◆ **PARTS OF THE EXERCISE**:
1. In the phase converter thread, what does telsa say to put on every 3-phase load?
2. Resume the phase converter thread from the point where it stops.
┌─ PASSAGE SHOWN
# phase converter?



## telsa (May 22, 2015)

papaotis said:


> ok guys, been really busy lately and havent been here but i need your help. doing a small restuarant that the owner bought all new equipment over the internet. i was told that everything was 120v. so now that im looking over all the stuff i find that some of it is 208. single phase only to this building. im thinking a phase converter is going to be the answer but im not real practiced on these. the ones ive been looking at are mostly rated by hp such as for bigger motors. if i get all the numbers together can i come up with one that power three things? one is a warming table, one is the make-up air for the hood, and one is the refrigeration unit for walk-in cooler. pretty sure the owner just didnt order right, like 'click on the voltage want'


Your thinking is insane.

Phase converters are totally obsolete.

Put a cheesy VFD on every 3-phase load -- load by load.

BTW, I can't believe that an electric restaurant can operate off of a 208Y120 single-phase Service.

That's not enough for a coffee shop.


----------



## frenchelectrican (Mar 15, 2007)

papaotis said:


> ok guys, been really busy lately and havent been here but i need your help. doing a small restuarant that the owner bought all new equipment over the internet. i was told that everything was 120v. so now that im looking over all the stuff i find that some of it is 208. single phase only to this building. im thinking a phase converter is going to be the answer but im not real practiced on these. the ones ive been looking at are mostly rated by hp such as for bigger motors. if i get all the numbers together can i come up with one that power three things? one is a warming table, one is the make-up air for the hood, and one is the refrigeration unit for walk-in cooler. pretty sure the owner just didnt order right, like 'click on the voltage want'


Did any equmients do run on three phase or not ? 

the warming table typically wired on single phase useally 208 or 240 volts depending on the nameplate. the only time you will see it wired on three phase if that warming table is monstor sized. 

The airmake up motor ? that is kinda pretty wide scope due the motor can be order as single phase or three phase and size will varies a bit. 

See if you can try to talk to that owner of that place to see if can swap to single phase motor. most small resturants useally use single phase motor it kinda common but med to larger places will just go with three phase motor.
└─
┌─ RECORD SET
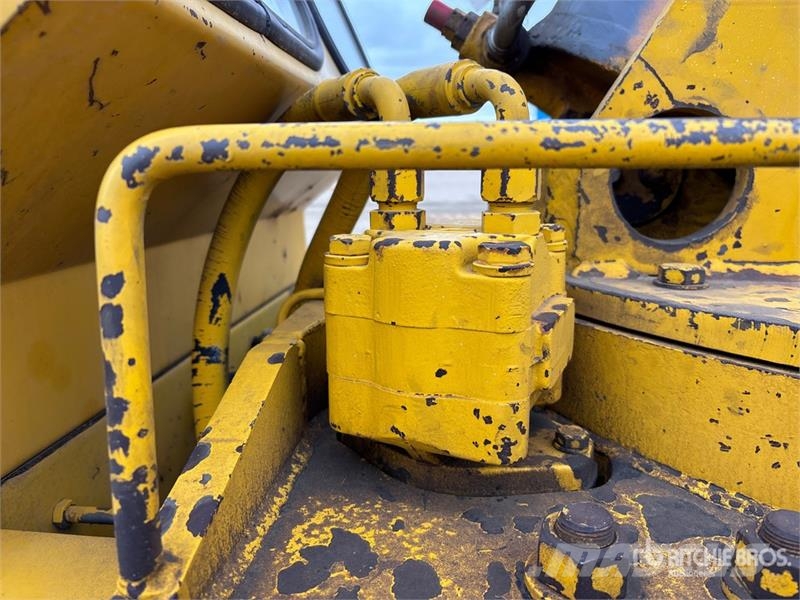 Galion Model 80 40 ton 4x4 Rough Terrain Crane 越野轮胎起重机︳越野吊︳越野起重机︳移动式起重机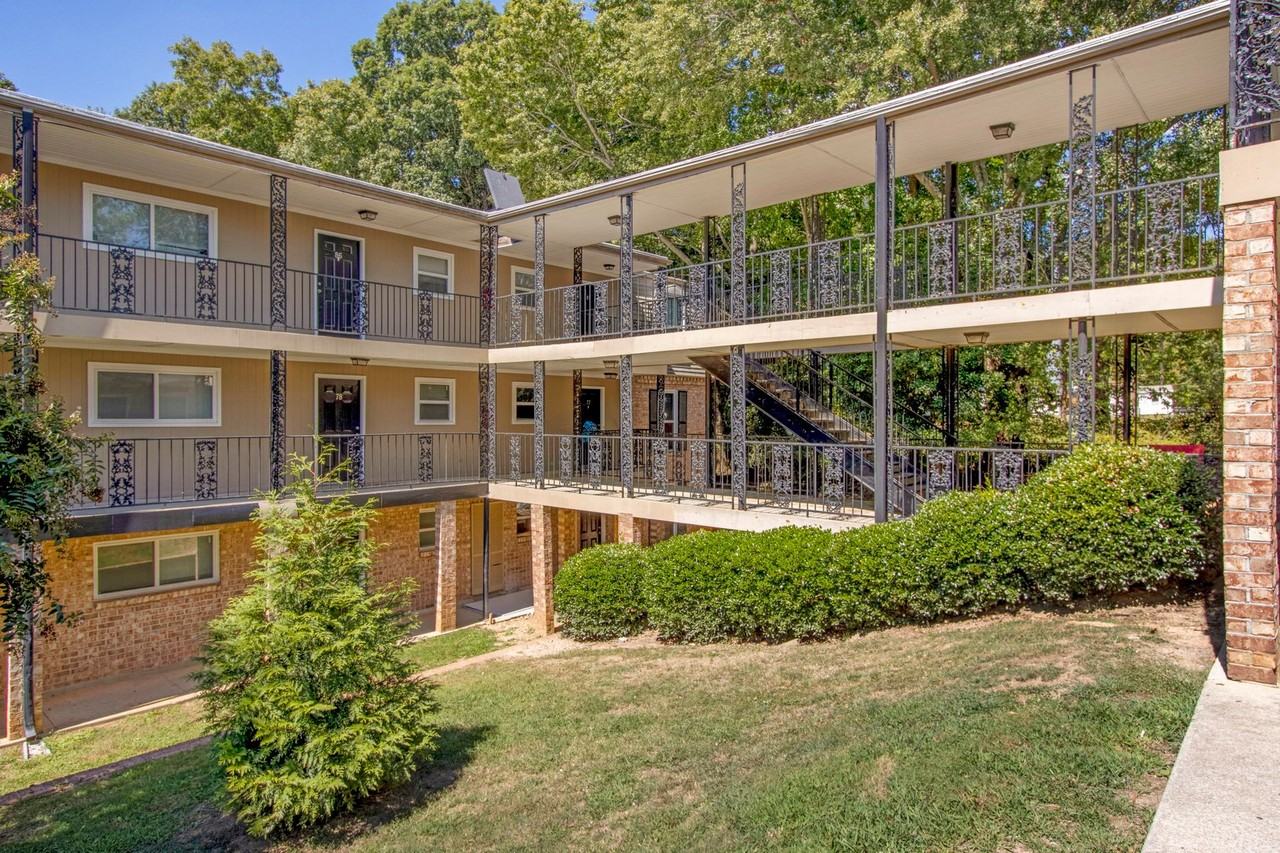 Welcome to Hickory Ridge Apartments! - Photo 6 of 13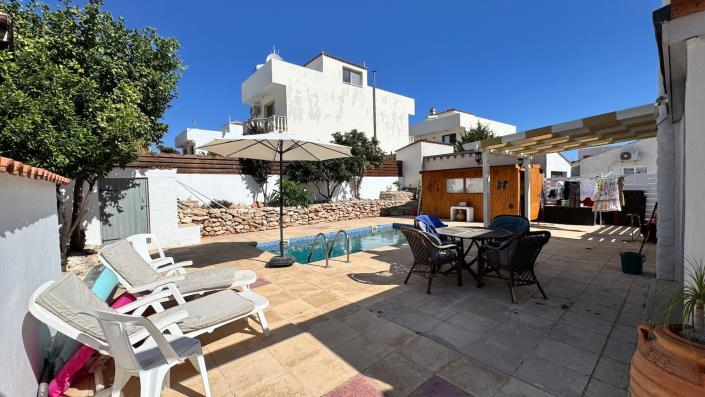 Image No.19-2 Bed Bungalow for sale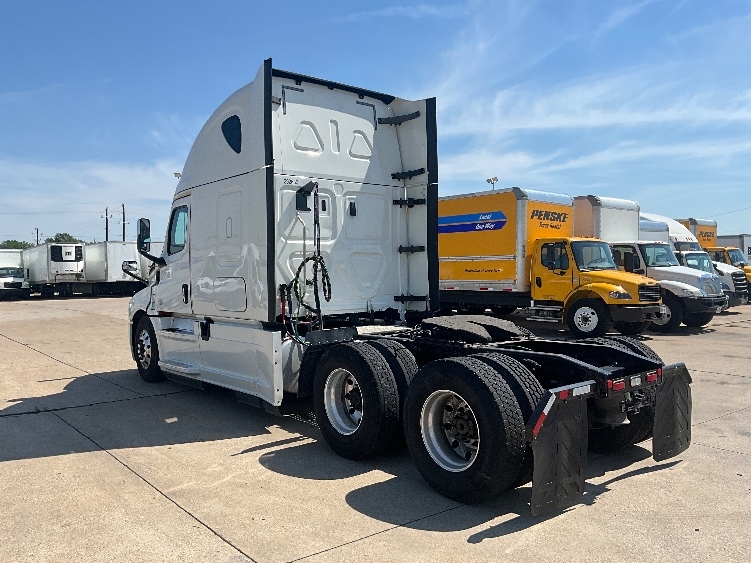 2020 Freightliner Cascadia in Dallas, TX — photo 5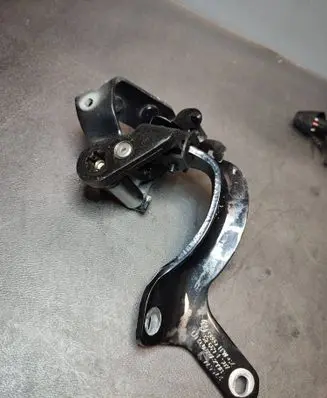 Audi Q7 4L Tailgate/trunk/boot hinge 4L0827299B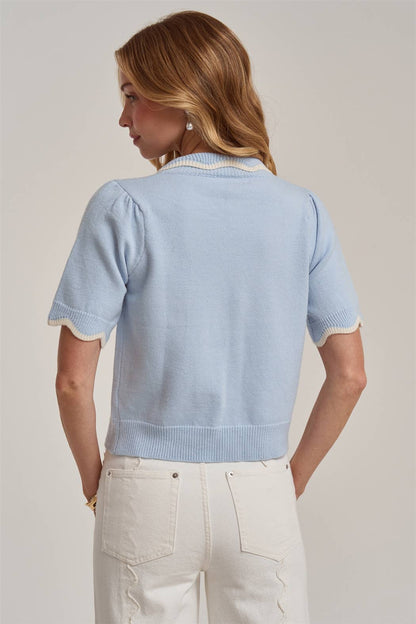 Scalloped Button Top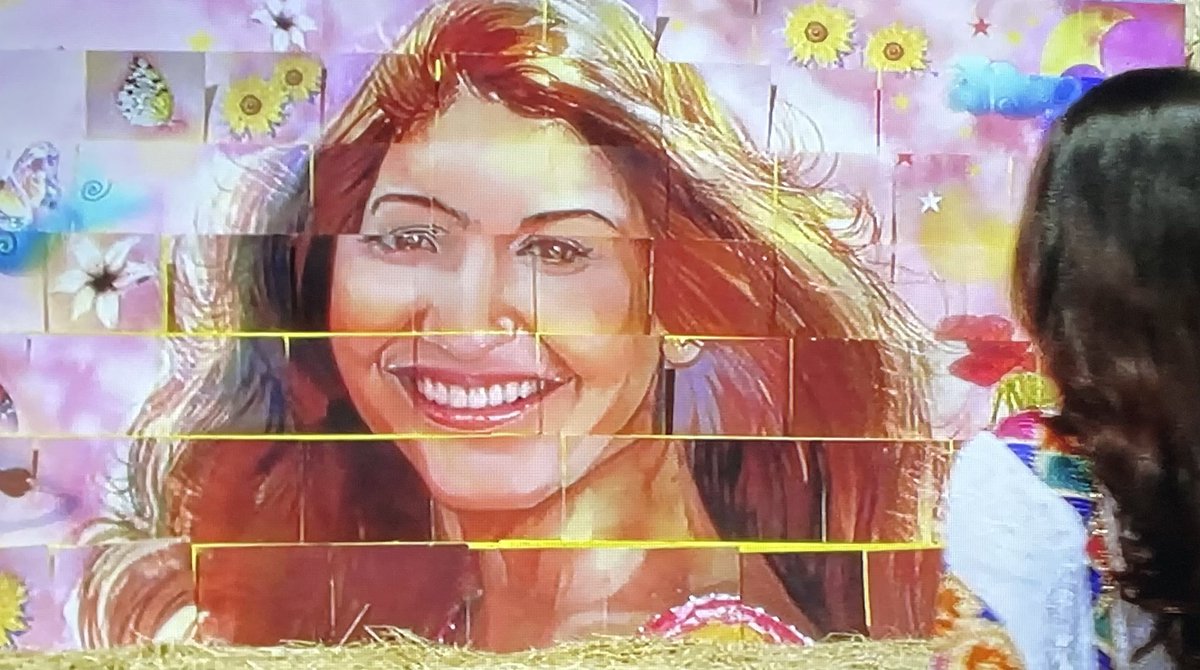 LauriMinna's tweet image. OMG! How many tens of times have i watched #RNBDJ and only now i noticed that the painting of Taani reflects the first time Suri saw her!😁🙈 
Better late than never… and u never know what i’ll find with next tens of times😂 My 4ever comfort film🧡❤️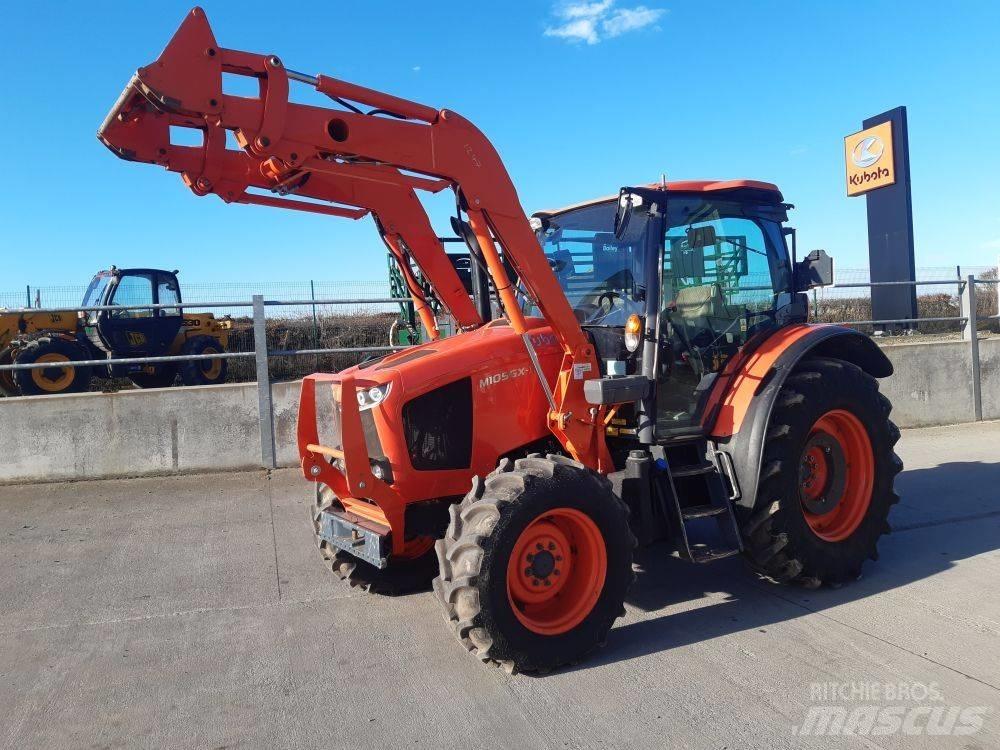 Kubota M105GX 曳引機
└─
◆ **ANSWERS FOR THE EXERCISE**:
1. A cheesy VFD, load by load.

2.
The refridge commpressor that is tossed up but if got a three phase a small VSD will do the trick but you will have to make some modifcation to the program to the VSD somehow. 
I done that twice so far. but keep in your mind about sizing the vsd you will need it be larger due you have single phase input so keep aware of that. 

try to talk to the owner to give you the specs if possible so you can able figure out some change along the way.


----------



## Southeast Power (Jan 18, 2009)

papaotis said:


> ok guys, been really busy lately and havent been here but i need your help. doing a small restuarant that the owner bought all new equipment over the internet. i was told that everything was 120v. so now that im looking over all the stuff i find that some of it is 208. single phase only to this building. im thinking a phase converter is going to be the answer but im not real practiced on these. the ones ive been looking at are mostly rated by hp such as for bigger motors. if i get all the numbers together can i come up with one that power three things? one is a warming table, one is the make-up air for the hood, and one is the refrigeration unit for walk-in cooler. pretty sure the owner just didnt order right, like 'click on the voltage want'


Uh, you didn't mention three phase at all and, I'm thinking like Marc, we usually see single phase 208 exhaust and warming tables. The 3 phase is usually much more money than single phase.


----------



## sparkiez (Aug 1, 2015)

First things first, get the owner to exchange the equipment. This is going to be your cheapest option. A phase converter isn't necessarily a good choice here.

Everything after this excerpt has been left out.